### Information supplied
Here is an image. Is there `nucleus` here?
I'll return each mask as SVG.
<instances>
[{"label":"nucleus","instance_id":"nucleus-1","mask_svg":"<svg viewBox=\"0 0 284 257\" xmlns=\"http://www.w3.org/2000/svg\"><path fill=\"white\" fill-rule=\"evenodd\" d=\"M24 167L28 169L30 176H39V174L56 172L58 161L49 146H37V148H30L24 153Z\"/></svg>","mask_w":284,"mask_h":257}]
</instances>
######
### Information supplied
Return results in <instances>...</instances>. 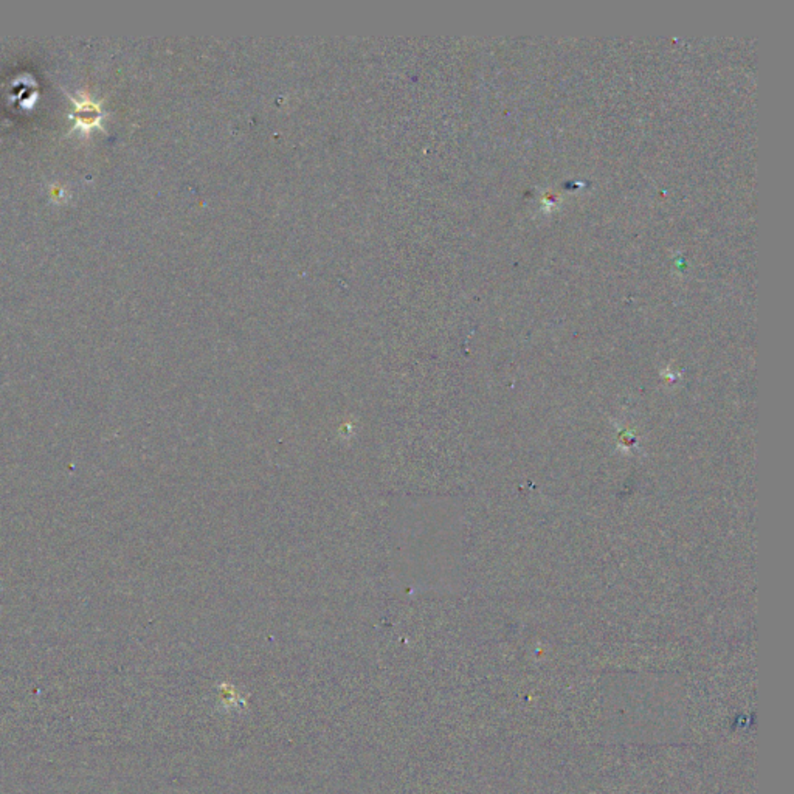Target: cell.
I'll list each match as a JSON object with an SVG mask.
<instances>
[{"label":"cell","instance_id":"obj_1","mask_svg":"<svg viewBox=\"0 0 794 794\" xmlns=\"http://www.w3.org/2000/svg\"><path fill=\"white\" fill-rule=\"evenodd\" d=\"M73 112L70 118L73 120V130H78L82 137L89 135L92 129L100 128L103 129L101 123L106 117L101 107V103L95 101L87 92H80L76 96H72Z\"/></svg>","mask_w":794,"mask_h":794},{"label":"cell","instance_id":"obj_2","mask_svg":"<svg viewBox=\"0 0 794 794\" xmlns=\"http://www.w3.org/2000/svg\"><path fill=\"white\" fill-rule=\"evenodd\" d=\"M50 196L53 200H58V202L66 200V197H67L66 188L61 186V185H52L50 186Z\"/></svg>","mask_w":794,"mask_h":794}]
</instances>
######
§ **What needs to be done**: Count the lines in the records above that contain the string "nucleus", and give only the number.

§ **Solution to this exercise**: 2